Letters from South Sudan

Aljazeera published a story this week, “Frontline Nuns,” profiling religious aid workers from Solidarity with South Sudan who are serving in areas of war while facing realities of their own safety. 

Br. Bill Firman, Solidarity’s executive director, also wrote to NCR this week with a letter titled, “Troubled Times.”

Once again, Firman paints a realistic picture of the complexity of ethnic and political violence present while courageous men and women, who are both natives of South Sudan and aid workers, continue to work for peace and protect vulnerable people.

It has been a troubled time in South Sudan since violence erupted in Juba, the capital, on December 15 last year. Order was quickly restored in Juba but not before the violence spread away from the capital and initiated terrible death and destruction in some parts of the country.

There is no doubt that this is the worst development since the years of war ended in early 2005. This time there is no ‘enemy’ to fight, but South Sudanese have created enemies as South Sudanese have fought against other South Sudanese. All are losers: there can be no winner. Tens of thousands of deaths, looting and destruction have been bad enough – but the attacking of vulnerable civilians taking refuge in churches and U.N. bases and the deliberate slaughter of innocent people seeking medical assistance in hospital has simply been dreadful. Wide divisions have been opened up, largely along ethnic lines, as former friends have been forced into enmity by the self-interested actions of some of the leaders.

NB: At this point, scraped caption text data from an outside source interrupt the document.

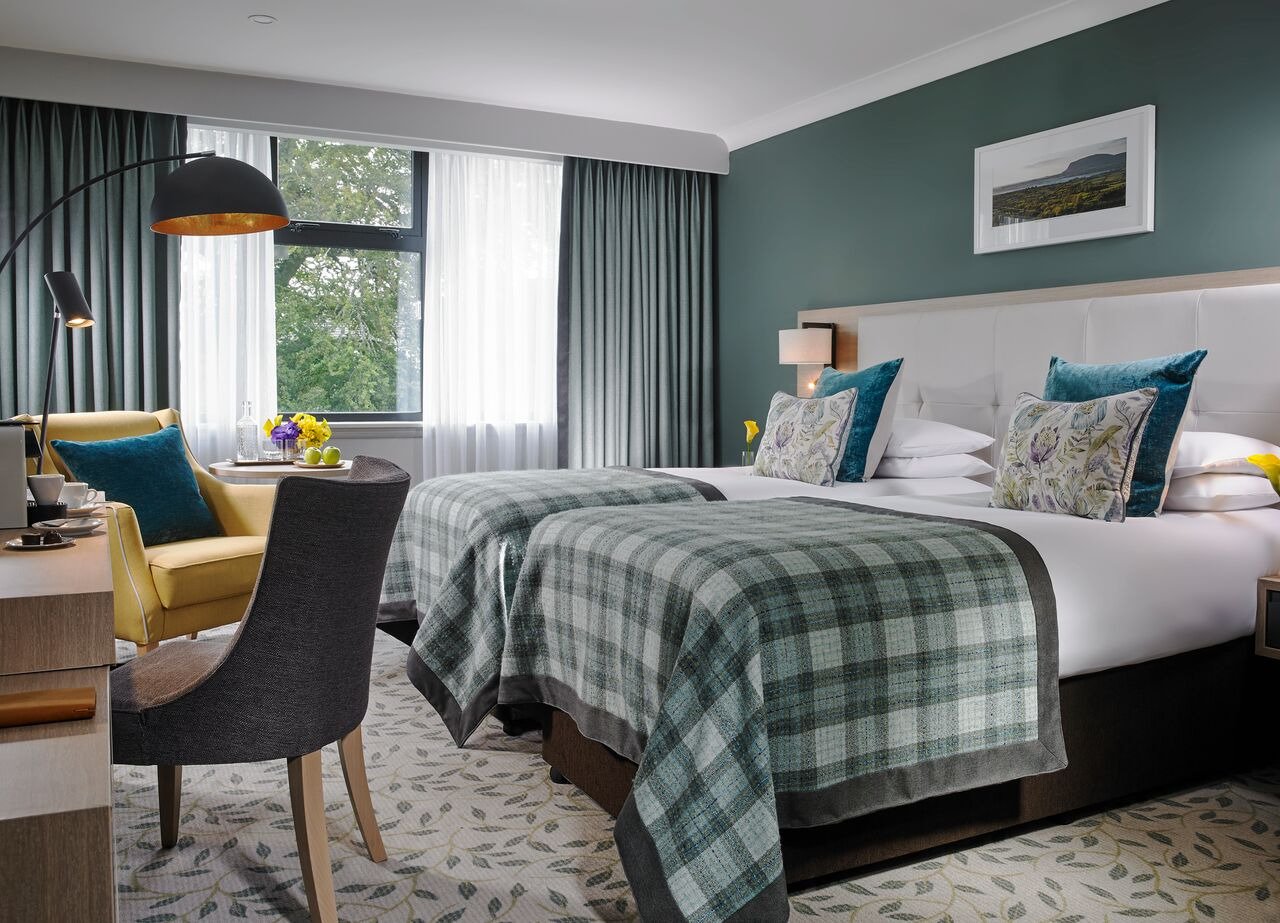 Sligo Park Hotel-官方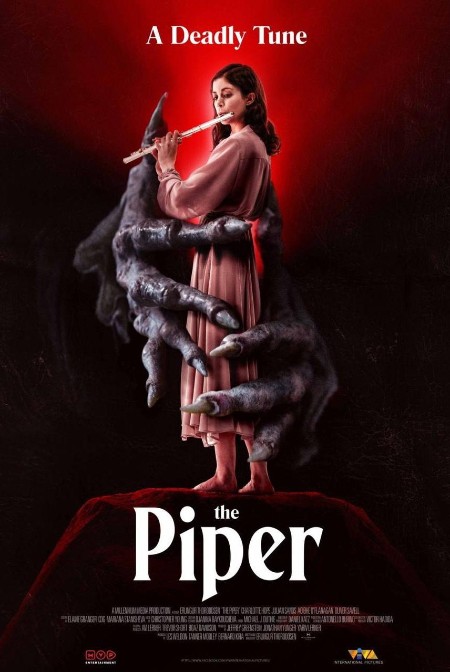 The Piper (2023)  BLURAY 720p BluRay x264 AAC-LAMA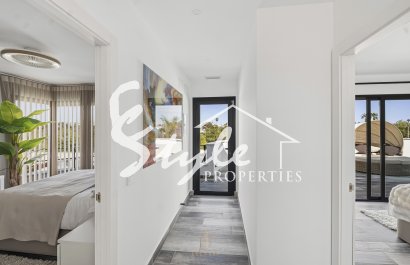 Вторичное жилье - Вилла - Torrevieja - San Luis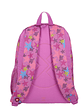 Morral Escolar Logan Unicornio Morado  - Miniatura 4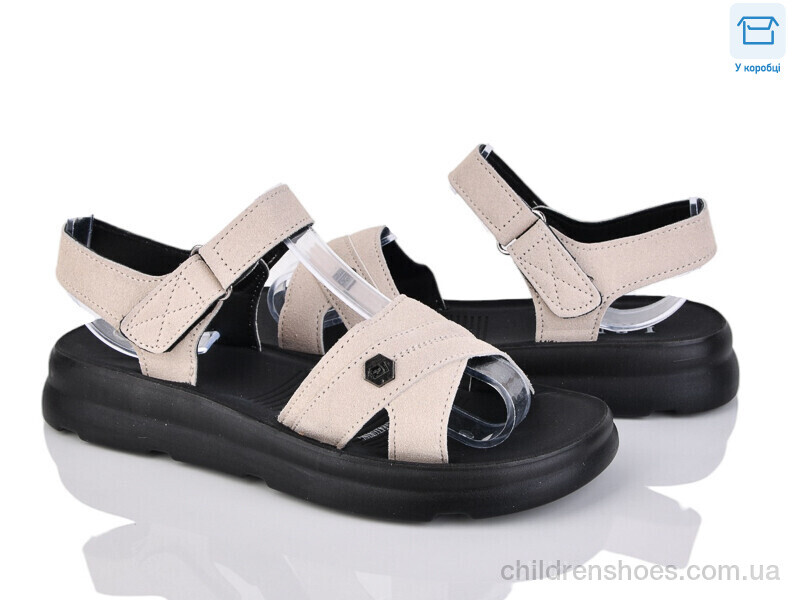 Босоножки LQ1-3 Love-L&M-ZDW / p. 36-41 / 8пар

Unfortunately, as I heard one bishop lament, ‘In this country, some place more value on cows than on people!’

In the midst of sifting through a considerable quantity of misinformation and disinformation as well as factual reporting, I have been greatly surprised to see the amount of support Riek Machar has been receiving from unexpected quarters. Although there is a great will for peace among the people I meet, there are no signs of an early peace. There seem to be vested interests at play behind the scenes with no wish to end to the conflict but it is hard to fathom what the hidden agenda might be. I think the situation can only be assessed as ‘unstable’ at present.

This is the seventh installment of Letters from South Sudan. We will continue share letters with NCR readers, giving a fuller picture of the complexities of political violence and hopes for peace.